We also have an HPSS project directory if you want to archive your data into a group-accessible location. This directly is located at /home/projects/thglab when accessed through HIS.

To backup a folder on HPSS:

htar -cf example.tar example

To retrieve a folder:

1) cd to directory where you want the folder to be

2) log on to HPSS, hsi

3) get example.tar

4) exit

5) untar example.tar

The hsi command can be used to log onto HPSS, and check your folders. The HPSS interface is very similar to bash interface and has similar commands. See below for a chart of command commands.

HPSS_Commands

For any queries about NERSC, you can check out the document at

https://docs.google.com/document/d/12mzk4aLQKUEdnHcRbEoncfltpnMWIiExlIs6LbWB0vg/edit

II. Boxbackup (Armada)

Armada has a cloud-based storage system that we can use to store and backup large amounts of data.

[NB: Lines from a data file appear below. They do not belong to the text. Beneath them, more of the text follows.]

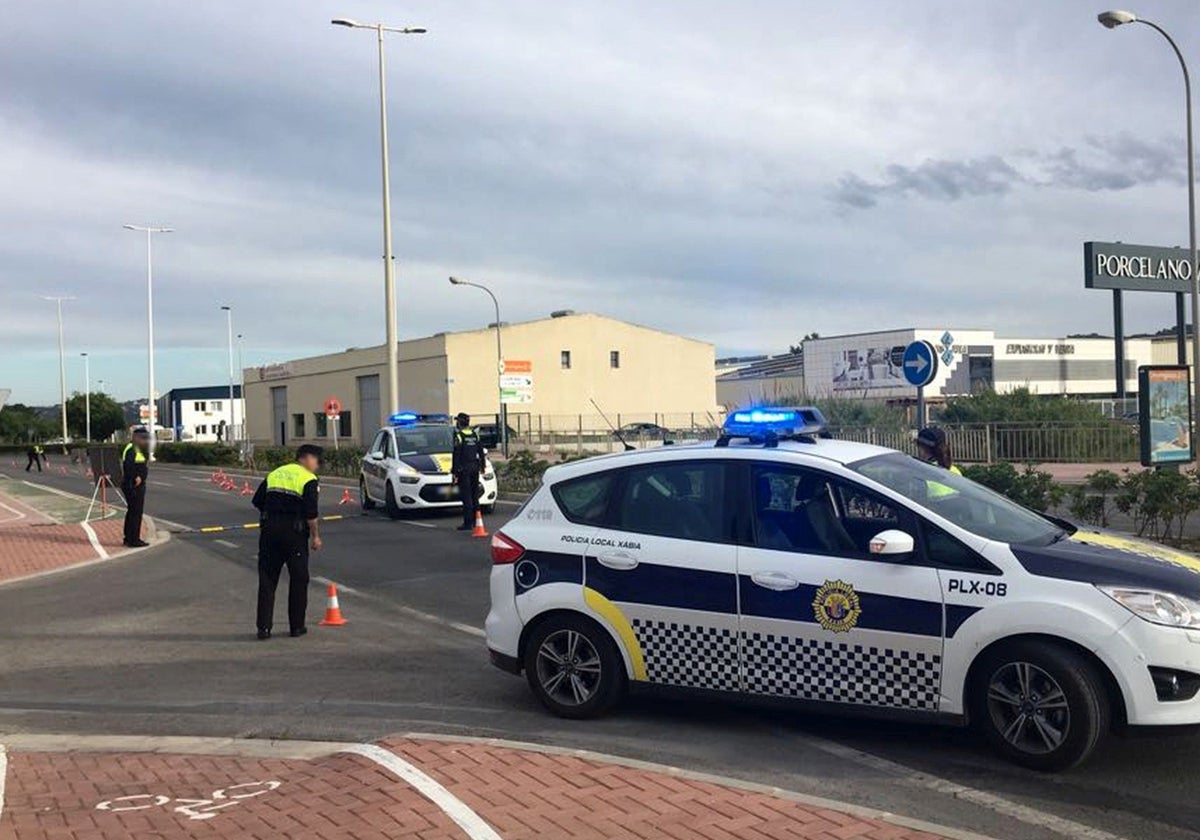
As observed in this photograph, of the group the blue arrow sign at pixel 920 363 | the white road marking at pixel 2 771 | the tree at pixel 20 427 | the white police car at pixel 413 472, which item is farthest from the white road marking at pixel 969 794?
the tree at pixel 20 427

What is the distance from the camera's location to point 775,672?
5781mm

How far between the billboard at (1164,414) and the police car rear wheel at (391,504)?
1232 centimetres

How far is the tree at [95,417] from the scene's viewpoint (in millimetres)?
116625

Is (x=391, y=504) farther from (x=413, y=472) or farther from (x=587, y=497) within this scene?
(x=587, y=497)

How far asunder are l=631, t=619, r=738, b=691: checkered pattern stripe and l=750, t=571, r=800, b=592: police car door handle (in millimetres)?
329

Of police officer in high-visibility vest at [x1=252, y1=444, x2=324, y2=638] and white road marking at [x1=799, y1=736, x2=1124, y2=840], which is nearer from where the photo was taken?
white road marking at [x1=799, y1=736, x2=1124, y2=840]

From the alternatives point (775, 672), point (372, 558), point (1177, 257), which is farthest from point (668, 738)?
point (1177, 257)

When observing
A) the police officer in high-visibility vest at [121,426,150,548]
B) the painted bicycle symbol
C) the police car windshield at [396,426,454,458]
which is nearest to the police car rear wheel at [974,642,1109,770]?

You can access this storage by logging onto Armada and going to /boxbackup/[username]. The Boxbackup system has 100 TB of storage total, shared between users, so you should be aware of your personal usage, but not nearly as much as NERSC project directories, for example. You can use the usual cp and scp commands to move files into and out of your Boxbackup directory. Data put into the directory is automatically backed up onto a cloud system. Because of this moving data into and out of the directory can be fairly slow, so it should be used only for data storage and not as a working directory. Boxbackup provides a more accessible and easier to use form of storage for data than HPSS, but is somewhat smaller in size.

III. Box (Desktop Computers)

As members of the UC Berkeley community we have free access to Box software that is useful for backup of data on desktop computers. This software provides a directory on your desktop computer that will automatically backup any data in said directory to cloud storage. These files can then be accessed on the Box website or other computers with the installed software. The system also protects against a hard drive failure on your desktop by allowing you to re-download the data from the website.

Setting up Box:

1) Login to berkeley.app.box.com with your Berkeley ID and password.

2) Click your name in the upper right corner and select “Get Box Sync”.

3) Follow the download and installation instructions. You may need to re-enter your ID and password.

4) The software will create a directory called “Box Sync”.

5) Move or copy any files you’d like to backup into the Box Sync folder.

Unfortunately you cannot designate any other folders as Box folders, only the Box Sync folder has the Box backup functionality. This is a little inconvenient in that you either need to use it as a parent directory for all of your desktop work or you will need to periodically manually copy important files and folders over to it. If you choose this latter option you should make weekly updates to your Box folder. While this may seem inconvenient it is a small price to pay for protecting your data. Box is also free through UC Berkeley and has unlimited storage space so you should take advantage of it.